---------- Materials provided
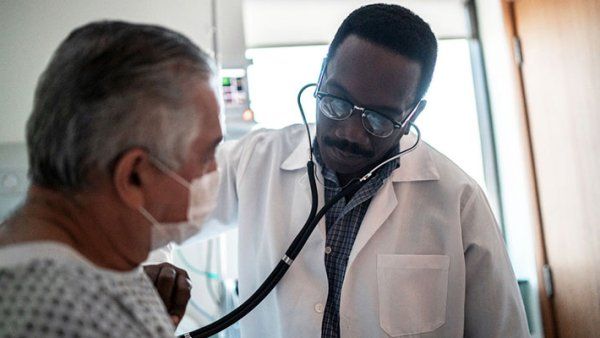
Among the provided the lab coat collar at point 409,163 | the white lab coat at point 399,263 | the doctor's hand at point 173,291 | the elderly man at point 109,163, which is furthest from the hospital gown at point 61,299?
the lab coat collar at point 409,163

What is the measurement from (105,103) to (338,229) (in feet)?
2.57

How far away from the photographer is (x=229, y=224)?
1469 millimetres

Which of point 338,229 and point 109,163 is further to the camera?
point 338,229

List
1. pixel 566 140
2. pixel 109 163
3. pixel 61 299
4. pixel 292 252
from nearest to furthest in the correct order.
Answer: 1. pixel 61 299
2. pixel 109 163
3. pixel 292 252
4. pixel 566 140

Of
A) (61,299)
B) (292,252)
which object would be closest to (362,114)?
(292,252)

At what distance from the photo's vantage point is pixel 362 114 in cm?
124

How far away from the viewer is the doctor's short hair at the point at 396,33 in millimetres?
1267

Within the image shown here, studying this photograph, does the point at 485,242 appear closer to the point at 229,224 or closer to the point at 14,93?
the point at 229,224

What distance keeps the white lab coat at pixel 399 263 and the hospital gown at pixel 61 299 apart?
2.12 ft

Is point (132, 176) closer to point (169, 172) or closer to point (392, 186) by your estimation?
point (169, 172)

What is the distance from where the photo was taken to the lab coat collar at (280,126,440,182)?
1399 mm

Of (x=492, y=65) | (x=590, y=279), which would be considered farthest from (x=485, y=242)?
(x=492, y=65)

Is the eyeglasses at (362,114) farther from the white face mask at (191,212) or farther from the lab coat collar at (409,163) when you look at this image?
the white face mask at (191,212)

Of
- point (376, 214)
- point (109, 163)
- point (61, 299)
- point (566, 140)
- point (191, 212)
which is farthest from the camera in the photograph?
--------------------
Images do not belong in the copy; reproduce all other parts of the records above verbatim.

Result of this exercise >>
Among the provided the lab coat collar at point 409,163 | the white lab coat at point 399,263 | the doctor's hand at point 173,291 | the elderly man at point 109,163, which is furthest from the hospital gown at point 61,299?
the lab coat collar at point 409,163

What is the measurement from (105,103) to (338,229) (in feet)?
2.57

How far away from the photographer is (x=229, y=224)?
1469 millimetres

Which of point 338,229 and point 109,163 is further to the camera?
point 338,229

List
1. pixel 566 140
2. pixel 109 163
3. pixel 61 299
4. pixel 292 252
from nearest to furthest in the correct order.
Answer: 1. pixel 61 299
2. pixel 109 163
3. pixel 292 252
4. pixel 566 140

Of
A) (61,299)
B) (292,252)
which object would be closest to (362,114)?
(292,252)

At what distance from the photo's vantage point is pixel 362 114 in cm?
124

How far away from the viewer is the doctor's short hair at the point at 396,33 in millimetres?
1267

Within the image shown here, studying this photograph, does the point at 485,242 appear closer to the point at 229,224 or closer to the point at 14,93?
the point at 229,224

What distance keeps the white lab coat at pixel 399 263 and the hospital gown at pixel 61 299 apart?
2.12 ft

Is point (132, 176) closer to point (169, 172) or closer to point (392, 186) by your estimation?
point (169, 172)

What is the distance from where the photo was taken to the lab coat collar at (280,126,440,182)?
1399 mm

Of (x=492, y=65) | (x=590, y=279), which would be considered farthest from (x=485, y=242)?
(x=492, y=65)

Is the eyeglasses at (362,114) farther from the white face mask at (191,212) or farther from the lab coat collar at (409,163) when you look at this image?
the white face mask at (191,212)

Of
- point (376, 214)
- point (109, 163)
- point (61, 299)
- point (566, 140)
- point (191, 212)
which is farthest from the camera in the photograph?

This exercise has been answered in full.